PROBLEM DESCRIPTION: Please duplicate the lines from the records exactly, starting at the line that contains "In this context, is" and ending at the line that contains "29.7 inches".

Lines of data:
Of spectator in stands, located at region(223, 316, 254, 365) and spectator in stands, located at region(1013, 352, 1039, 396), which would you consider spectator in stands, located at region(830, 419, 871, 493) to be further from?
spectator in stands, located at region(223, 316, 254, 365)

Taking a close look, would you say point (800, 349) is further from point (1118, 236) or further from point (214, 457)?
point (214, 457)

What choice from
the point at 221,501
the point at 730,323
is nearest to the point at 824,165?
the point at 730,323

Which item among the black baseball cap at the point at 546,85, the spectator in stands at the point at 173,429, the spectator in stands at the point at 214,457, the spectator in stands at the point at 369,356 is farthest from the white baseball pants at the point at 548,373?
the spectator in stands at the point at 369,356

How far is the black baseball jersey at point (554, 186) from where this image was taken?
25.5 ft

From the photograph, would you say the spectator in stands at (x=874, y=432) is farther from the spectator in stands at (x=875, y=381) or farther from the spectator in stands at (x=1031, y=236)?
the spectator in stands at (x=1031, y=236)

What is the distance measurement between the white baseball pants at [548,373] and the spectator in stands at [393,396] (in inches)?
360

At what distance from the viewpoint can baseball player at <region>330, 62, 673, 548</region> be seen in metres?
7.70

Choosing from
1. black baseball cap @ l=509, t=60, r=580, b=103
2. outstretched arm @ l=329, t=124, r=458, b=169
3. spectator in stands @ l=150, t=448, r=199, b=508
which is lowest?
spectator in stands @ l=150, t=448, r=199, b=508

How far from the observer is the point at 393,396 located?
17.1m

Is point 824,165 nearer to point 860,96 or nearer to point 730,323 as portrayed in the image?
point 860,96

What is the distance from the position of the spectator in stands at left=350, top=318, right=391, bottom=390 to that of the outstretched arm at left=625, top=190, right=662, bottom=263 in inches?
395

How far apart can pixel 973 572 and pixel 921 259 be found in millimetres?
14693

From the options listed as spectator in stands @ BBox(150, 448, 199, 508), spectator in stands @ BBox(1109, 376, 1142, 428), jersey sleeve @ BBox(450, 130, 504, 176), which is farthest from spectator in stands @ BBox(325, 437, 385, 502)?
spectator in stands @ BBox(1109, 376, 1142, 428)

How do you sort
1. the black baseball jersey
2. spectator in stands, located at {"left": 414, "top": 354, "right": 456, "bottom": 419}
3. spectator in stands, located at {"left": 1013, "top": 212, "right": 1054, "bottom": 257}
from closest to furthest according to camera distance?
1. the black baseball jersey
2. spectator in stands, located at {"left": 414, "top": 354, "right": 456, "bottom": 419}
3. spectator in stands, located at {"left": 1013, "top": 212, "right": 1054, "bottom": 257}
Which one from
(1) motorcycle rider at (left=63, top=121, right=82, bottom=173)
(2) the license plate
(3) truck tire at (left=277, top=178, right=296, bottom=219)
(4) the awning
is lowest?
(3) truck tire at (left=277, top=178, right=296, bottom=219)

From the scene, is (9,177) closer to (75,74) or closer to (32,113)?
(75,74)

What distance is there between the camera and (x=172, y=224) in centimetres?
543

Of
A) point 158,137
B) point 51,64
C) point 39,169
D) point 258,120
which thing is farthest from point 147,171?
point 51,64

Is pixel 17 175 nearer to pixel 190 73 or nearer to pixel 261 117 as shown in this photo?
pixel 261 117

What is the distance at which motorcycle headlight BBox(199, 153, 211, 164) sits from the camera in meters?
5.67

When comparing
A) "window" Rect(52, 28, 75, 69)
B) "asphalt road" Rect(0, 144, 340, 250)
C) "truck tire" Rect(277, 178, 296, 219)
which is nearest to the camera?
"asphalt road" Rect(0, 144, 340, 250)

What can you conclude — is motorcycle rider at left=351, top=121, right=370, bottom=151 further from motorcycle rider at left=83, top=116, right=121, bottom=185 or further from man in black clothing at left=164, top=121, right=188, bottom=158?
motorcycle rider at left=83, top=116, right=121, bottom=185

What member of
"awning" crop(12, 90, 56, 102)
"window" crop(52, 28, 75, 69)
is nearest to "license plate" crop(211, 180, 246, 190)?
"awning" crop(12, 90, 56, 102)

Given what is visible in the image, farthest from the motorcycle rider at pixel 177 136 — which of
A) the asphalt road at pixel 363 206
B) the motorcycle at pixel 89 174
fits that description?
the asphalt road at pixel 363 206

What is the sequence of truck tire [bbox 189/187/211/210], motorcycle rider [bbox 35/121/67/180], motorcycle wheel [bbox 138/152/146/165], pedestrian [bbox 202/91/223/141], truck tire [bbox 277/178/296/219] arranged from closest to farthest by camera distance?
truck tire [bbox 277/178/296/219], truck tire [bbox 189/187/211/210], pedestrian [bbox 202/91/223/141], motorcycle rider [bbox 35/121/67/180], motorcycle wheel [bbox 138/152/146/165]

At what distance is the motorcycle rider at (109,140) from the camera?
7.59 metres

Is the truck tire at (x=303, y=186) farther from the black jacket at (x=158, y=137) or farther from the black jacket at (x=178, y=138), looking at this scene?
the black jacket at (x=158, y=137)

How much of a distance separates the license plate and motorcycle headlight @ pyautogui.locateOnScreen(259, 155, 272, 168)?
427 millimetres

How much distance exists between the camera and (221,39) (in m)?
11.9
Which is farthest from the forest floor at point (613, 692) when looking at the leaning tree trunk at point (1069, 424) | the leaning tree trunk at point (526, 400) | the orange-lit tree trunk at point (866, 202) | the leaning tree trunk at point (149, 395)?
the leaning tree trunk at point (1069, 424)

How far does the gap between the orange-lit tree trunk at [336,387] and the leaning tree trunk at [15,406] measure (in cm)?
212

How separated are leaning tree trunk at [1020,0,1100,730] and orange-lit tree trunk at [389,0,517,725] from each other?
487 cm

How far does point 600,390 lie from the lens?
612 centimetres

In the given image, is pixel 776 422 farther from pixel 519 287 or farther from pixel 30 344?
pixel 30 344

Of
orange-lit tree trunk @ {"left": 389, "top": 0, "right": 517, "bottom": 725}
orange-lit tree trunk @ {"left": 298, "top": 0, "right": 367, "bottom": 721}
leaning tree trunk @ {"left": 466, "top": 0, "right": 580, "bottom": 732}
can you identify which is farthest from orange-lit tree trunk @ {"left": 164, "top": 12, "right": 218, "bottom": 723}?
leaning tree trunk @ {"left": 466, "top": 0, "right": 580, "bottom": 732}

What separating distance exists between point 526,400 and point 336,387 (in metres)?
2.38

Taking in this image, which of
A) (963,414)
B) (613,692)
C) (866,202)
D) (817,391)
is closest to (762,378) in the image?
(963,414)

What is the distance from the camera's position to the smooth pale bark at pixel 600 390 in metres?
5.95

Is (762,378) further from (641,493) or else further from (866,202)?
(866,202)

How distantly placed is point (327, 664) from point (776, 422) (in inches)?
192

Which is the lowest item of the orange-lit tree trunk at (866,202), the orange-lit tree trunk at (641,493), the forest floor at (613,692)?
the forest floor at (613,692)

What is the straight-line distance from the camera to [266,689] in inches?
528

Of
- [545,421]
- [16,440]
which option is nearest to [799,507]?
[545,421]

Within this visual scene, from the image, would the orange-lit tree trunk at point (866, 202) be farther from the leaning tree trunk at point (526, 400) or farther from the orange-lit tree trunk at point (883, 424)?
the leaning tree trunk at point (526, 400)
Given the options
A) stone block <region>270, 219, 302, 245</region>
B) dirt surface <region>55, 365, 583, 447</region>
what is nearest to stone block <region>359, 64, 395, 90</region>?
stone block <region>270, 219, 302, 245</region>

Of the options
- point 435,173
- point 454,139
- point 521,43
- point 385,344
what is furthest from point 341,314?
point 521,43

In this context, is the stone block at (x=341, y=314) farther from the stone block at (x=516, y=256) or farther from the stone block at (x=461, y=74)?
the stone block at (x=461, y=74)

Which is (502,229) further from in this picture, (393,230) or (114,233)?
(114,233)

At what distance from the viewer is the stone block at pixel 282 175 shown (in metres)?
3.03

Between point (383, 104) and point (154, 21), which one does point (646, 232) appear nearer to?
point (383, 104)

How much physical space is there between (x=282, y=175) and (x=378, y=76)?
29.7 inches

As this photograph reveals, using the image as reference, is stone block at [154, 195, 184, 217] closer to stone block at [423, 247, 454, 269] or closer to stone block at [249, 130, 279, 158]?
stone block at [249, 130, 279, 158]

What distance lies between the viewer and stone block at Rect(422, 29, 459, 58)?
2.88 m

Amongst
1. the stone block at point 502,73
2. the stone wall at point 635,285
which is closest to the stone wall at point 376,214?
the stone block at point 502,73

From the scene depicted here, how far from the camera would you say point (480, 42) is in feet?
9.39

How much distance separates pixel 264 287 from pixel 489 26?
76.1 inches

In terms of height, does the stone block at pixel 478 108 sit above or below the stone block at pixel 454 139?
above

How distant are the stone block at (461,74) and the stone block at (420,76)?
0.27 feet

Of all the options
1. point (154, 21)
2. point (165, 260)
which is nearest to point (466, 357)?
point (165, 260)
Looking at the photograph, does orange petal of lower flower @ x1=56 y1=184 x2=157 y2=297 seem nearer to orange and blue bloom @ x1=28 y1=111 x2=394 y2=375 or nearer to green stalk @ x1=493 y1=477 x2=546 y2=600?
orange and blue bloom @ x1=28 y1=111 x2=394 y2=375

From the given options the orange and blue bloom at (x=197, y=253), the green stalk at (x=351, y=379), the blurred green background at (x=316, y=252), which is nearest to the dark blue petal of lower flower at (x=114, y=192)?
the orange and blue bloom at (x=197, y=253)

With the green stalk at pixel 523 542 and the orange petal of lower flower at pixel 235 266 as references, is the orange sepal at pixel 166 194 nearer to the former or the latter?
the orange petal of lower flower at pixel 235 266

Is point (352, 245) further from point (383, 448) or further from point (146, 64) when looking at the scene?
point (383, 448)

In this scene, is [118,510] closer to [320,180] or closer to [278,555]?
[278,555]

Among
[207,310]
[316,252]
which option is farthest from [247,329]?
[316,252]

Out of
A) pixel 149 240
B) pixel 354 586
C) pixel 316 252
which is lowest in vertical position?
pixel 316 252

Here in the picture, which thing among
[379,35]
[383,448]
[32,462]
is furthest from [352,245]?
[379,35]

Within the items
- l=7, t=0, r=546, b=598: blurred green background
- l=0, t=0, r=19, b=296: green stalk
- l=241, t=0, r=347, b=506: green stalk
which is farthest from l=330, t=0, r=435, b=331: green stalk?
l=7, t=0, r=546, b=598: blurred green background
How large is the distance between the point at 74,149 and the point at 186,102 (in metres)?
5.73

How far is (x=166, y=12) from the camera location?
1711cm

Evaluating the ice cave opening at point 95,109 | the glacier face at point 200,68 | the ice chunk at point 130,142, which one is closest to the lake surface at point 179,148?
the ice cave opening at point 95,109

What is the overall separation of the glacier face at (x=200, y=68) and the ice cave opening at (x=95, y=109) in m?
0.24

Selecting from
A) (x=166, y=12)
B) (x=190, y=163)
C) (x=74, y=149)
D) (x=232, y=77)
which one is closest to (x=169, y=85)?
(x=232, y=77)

EXERCISE SOLUTION:
In this context, is the stone block at (x=341, y=314) farther from the stone block at (x=516, y=256) or farther from the stone block at (x=461, y=74)?
the stone block at (x=461, y=74)

Which is (502,229) further from in this picture, (393,230) or (114,233)?
(114,233)

At what distance from the viewer is the stone block at pixel 282 175 shown (in metres)?
3.03

Between point (383, 104) and point (154, 21), which one does point (646, 232) appear nearer to?
point (383, 104)

How much physical space is there between (x=282, y=175) and (x=378, y=76)?
29.7 inches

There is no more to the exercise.